Tasks are organized by platform and by domain. The first release ships about a hundred ServiceNow tasks across at least 25 domains including: ITSM, catalog, upgrades, platform health, integrations, custom integrations, governance, GRC, TPRM, ITAM, SecOps, Now Assist, SPM, DevOps, Discovery, CMDB hygiene, event management, service mapping, Service Graph Connector, environment management, cross-env promotion, break/fix, negative refusals, AIOps roadmap, and instrumentation probes.

The evaluation runs through a platform emulator — an LLM role-playing the platform's responses against a documented persona — so you don't need a prod sandbox per customer to grade an agent. The emulator contract is described in benchmark docs.

Verifiers, Not Vibes

The single design decision that matters most in a benchmark is "how do you know the agent did the job?" asm-bench answers it with a layered verifier model:

• ‍Deterministic verifiers first. state_assertion, transcript_assertion, and output_format checks run before anything else. They decide the resolved flag. If the post-task state isn't what it needs to be, the task is unresolved — full stop, no rubric can rescue it.‍
• LLM rubrics second, weighted. Soft qualities (clarity of the change, quality of the rationale, fidelity to the scope contract) are scored by an LLM judge. Rubric weights in a task must sum to 1.0; a weighted score below the threshold flips resolved back to false.‍
• Two-judge agreement. Rubric grades are run by two judges independently, and we target Cohen's κ ≥ 0.8 across the corpus. Disagreements get flagged rather than averaged away.

The point of this layering is that you can't pass an asm-bench task just by sounding like you did the job. The platform state has to actually reflect the work.

Contamination Resistance Is a First-Class Feature

If a benchmark's test split ends up in a model's training corpus, the benchmark is dead — quietly, and usually before anyone notices. asm-bench is built on the assumption that this will be attempted, and attempts to make it expensive.

• Three-way split, asymmetric publication. Train and Dev are public on HuggingFace. Test is never published — only its task IDs and SHA-256 hashes. Submissions go through a leaderboard API, not a local file.
• Canary GUID in every task file. A grep check in CI fails the build if a task file is missing the canary. The canary lets honest model developers detect contamination in their own corpora and lets us detect it in deployed models. See CANARY.md.
• Versioned, deprecated, not deleted. Tasks have created_at and version tags; old leaderboard rows pin to released tags so a "fix" to a task doesn't silently rewrite history.
• Synthesized, not scraped. Every task is synthesized from anonymized aggregate platform-operations patterns. No customer names, no real sys_ids, no verbatim ticket text. The full provenance rules live in the datasheet.
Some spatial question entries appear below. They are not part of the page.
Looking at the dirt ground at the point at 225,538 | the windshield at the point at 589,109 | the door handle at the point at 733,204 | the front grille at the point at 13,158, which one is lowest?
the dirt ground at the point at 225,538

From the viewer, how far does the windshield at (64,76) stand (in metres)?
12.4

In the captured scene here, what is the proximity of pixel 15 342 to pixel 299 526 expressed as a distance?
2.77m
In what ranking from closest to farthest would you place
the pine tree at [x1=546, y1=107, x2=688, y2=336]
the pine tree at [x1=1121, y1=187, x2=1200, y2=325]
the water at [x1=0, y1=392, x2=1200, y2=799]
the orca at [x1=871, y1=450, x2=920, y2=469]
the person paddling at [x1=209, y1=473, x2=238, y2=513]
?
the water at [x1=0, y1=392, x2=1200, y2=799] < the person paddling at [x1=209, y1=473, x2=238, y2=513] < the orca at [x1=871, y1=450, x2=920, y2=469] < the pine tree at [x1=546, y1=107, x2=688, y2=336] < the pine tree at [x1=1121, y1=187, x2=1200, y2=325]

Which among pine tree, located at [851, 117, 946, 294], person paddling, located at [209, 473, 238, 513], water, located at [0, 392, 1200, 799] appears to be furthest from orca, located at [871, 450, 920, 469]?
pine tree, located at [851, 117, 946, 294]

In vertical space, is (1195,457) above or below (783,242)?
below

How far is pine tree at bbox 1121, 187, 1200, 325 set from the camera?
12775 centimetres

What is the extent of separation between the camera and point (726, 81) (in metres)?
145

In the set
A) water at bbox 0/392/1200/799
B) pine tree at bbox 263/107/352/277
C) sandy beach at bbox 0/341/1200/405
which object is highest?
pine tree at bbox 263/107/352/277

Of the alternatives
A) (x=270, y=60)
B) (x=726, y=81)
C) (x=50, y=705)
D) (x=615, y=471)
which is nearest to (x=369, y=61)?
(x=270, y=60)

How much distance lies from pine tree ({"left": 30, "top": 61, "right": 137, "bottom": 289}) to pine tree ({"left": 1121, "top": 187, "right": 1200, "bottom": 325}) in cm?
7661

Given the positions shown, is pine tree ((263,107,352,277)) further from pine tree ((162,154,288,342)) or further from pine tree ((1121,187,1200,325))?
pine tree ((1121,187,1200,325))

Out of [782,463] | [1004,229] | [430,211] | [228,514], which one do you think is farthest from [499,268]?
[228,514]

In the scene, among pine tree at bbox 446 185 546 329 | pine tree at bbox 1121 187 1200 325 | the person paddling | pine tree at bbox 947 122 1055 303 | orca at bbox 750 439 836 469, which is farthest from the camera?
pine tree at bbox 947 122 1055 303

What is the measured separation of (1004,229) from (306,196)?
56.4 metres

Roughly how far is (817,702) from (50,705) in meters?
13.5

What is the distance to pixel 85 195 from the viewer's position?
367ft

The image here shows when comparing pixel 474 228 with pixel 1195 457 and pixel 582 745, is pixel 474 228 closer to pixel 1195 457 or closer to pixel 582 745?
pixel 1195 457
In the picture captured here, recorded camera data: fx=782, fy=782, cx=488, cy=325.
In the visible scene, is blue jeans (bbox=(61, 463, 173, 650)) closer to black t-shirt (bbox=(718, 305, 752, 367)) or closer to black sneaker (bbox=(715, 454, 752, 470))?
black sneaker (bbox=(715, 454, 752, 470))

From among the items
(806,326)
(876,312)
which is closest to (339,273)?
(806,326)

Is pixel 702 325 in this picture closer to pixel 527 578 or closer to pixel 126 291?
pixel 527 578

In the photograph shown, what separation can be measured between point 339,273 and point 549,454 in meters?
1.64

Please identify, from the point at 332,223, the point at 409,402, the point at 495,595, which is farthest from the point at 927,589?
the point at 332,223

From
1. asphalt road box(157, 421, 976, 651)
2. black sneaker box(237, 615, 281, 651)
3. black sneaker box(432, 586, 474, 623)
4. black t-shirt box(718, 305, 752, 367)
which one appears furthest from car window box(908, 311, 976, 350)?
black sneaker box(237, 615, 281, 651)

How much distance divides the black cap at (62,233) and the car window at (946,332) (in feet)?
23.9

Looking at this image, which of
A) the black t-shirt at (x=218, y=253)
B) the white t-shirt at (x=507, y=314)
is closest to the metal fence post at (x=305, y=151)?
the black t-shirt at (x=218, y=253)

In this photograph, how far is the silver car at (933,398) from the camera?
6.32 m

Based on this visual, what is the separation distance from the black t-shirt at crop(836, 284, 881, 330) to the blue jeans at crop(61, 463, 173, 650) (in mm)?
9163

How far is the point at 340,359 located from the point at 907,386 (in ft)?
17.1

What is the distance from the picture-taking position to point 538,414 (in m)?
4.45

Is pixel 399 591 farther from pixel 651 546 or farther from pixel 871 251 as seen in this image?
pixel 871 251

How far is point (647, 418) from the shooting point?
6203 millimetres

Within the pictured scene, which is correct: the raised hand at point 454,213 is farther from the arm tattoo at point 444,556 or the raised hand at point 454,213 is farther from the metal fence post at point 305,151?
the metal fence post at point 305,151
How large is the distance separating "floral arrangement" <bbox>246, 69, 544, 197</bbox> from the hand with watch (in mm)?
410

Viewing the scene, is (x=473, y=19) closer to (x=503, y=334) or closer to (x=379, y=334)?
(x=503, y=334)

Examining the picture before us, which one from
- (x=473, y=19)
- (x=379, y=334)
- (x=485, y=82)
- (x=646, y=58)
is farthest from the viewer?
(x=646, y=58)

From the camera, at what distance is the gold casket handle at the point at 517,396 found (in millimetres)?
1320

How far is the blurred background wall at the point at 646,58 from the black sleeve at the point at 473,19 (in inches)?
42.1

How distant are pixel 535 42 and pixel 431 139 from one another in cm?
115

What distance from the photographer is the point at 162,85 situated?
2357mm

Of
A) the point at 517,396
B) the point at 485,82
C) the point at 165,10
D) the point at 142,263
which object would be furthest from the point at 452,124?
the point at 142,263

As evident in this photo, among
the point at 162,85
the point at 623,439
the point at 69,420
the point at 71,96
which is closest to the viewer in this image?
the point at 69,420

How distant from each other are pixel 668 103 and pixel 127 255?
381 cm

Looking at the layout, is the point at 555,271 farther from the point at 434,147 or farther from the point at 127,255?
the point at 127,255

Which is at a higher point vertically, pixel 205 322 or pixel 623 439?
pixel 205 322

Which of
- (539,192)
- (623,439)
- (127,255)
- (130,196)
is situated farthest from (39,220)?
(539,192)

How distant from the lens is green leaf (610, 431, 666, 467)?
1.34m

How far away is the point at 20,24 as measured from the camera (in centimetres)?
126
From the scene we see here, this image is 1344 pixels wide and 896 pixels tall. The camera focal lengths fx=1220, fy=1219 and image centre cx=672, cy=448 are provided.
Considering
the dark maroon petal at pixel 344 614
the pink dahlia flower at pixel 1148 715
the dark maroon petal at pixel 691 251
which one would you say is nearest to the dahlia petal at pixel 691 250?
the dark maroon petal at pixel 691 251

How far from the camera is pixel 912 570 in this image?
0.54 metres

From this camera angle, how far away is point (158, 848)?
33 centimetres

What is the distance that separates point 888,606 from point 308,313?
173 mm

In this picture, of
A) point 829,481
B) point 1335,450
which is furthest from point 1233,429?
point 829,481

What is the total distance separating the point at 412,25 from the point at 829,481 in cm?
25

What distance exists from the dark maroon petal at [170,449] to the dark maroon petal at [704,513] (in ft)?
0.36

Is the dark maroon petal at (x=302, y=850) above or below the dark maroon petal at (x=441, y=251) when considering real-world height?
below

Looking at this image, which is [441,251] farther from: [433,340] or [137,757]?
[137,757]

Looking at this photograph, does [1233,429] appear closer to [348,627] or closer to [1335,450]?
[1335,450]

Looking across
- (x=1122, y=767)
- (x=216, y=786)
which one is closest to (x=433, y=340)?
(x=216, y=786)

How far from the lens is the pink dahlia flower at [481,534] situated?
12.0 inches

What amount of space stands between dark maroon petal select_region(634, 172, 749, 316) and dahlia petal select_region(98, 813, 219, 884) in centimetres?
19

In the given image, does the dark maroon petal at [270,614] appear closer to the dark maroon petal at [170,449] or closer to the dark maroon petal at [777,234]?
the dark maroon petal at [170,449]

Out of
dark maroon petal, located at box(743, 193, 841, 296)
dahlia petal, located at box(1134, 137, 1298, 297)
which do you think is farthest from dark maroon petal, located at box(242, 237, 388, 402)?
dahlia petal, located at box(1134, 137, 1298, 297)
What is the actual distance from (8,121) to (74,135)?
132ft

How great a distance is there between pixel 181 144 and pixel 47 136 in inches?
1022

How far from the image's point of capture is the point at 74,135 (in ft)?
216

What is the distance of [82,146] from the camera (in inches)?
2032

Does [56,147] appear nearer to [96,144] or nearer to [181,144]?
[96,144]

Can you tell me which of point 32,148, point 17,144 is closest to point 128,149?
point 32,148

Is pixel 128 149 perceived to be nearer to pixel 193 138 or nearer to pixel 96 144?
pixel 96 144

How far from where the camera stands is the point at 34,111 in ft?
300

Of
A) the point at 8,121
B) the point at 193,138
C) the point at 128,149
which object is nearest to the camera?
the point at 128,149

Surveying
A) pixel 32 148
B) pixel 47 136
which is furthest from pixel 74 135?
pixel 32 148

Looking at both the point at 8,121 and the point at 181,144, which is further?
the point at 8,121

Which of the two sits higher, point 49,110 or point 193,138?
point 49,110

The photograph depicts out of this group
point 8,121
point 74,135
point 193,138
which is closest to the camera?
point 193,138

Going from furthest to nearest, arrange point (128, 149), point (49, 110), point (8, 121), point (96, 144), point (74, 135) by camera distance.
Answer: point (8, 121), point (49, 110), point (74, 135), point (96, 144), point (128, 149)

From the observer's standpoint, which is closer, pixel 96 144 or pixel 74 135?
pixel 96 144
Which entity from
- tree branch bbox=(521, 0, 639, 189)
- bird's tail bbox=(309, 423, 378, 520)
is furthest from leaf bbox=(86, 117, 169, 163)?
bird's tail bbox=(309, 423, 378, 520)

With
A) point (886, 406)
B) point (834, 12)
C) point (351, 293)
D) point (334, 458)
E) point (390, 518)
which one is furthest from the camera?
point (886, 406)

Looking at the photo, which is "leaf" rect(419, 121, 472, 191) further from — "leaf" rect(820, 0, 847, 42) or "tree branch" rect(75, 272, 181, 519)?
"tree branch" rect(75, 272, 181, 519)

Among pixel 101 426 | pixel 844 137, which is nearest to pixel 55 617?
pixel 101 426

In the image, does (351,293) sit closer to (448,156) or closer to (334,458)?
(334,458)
None of this makes contamination impossible. It makes it visible, attributable, and auditable — which is the realistic bar.

Reporting Like Grown-Ups

A single leaderboard number is not enough to make a buying decision, and probably not enough to make a research decision either. asm-bench reports a vector of metrics, in the HELM tradition:

• resolved — did the agent actually complete the task?
• governance_compliance — did it stay inside the scope contract?
• scope_violation — did it touch things it wasn't supposed to?
• blast_radius — how much state did it change?
• hallucination — did it invent tools, fields, or facts?
• latency and cost — what did this performance actually cost?

We also report pass^k with Wilson 95% confidence intervals (in the τ-bench tradition): k ≥ 3 trials per task, per-domain CIs, and a refusal to make rank claims unless CIs are disjoint. If two agents are statistically tied, we say they are tied.

The judge model is pinned (ASM_JUDGE_MODEL, default claude-sonnet-4-6) and submitters cannot override it from the leaderboard. The grading rubric is part of the public task definition.

Why This Should Matter to Two Very Different Audiences

For people building agents: asm-bench gives you a target that rewards the things that are actually hard about enterprise platform work. If your agent gets better at scope contracts and governance refusals, the score goes up. If it gets better at deterministic state outcomes, the score goes up. If it gets better at speed-running tasks by guessing, the score does not go up, because the verifiers don't let it. That's the kind of gradient we want the field to climb.

For people buying agents: asm-bench gives you a way to ask "does this thing actually do my job?" without taking the vendor's word for it. The metrics are multi-dimensional on purpose. An agent with a higher resolved score but a worse scope_violation score is not strictly better — it might be strictly worse, depending on what you're buying it for. The pass^k confidence intervals let you tell the difference between "this is a real capability" and "this happened to work once in the demo." That's the kind of evidence procurement teams should be able to get before they sign anything.

We think both of those audiences benefit from the same thing: an objective measurement that doesn't depend on the goodwill of the people building the agents or the people selling them.

Try It

Everything you need is in the repo:

make install        # set up the runner
make validate       # schema + integrity check every task
make run-dev        # run the dev split through the runner
make run-task TASK=sn-itsm-001

make run-test will refuse, and that's the point. Submissions to the test split go through the leaderboard.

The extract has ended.